-- START Article --

Re: Memory-efficient successive calls to repartition()

alexis GILLAIN Wed, 02 Sep 2015 08:12:45 -0700

Just made some tests on my laptop.

Deletion of the files is not immediate but a System.gc() call makes the job
on shuffle files of a checkpointed RDD.
It should solve your problem (`sc._jvm.System.gc()` in Python as pointed in
the databricks link in my previous message).



2015-09-02 20:55 GMT+08:00 Aurélien Bellet <
aurelien.bel...@telecom-paristech.fr>:

> Thanks a lot for the useful link and comments Alexis!
>
> First of all, the problem occurs without doing anything else in the code
> (except of course loading my data from HDFS at the beginning) - so it
> definitely comes from the shuffling. You're right, in the current version,
> checkpoint files are not removed and take up some space in HDFS (this is
> easy to fix). But this is negligible compared to the non hdfs files which
> keeps growing as iterations go. So I agree with you that this must come
> from the shuffling operations: it seems that the shuffle files are not
> removed along the execution (they are only removed if I stop/kill the
> application), despite the use of checkpoint.
>
> The class you mentioned is very interesting but I did not find a way to
> use it from pyspark. I will try to implement my own version, looking at the
> source code. But besides the queueing and removing of checkpoint files, I
> do not really see anything special there that could solve my issue.

-- END Article --

Problem details — In the message above about repeated repartition() calls, what call gets the shuffle files of a checkpointed RDD deleted?

-- START Supplied data --

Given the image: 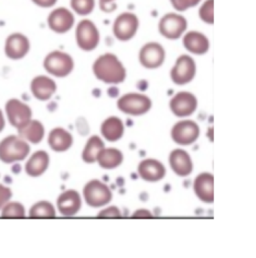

-- END Supplied data --

Response to the exercise — A System.gc() call, made in Python as `sc._jvm.System.gc()`.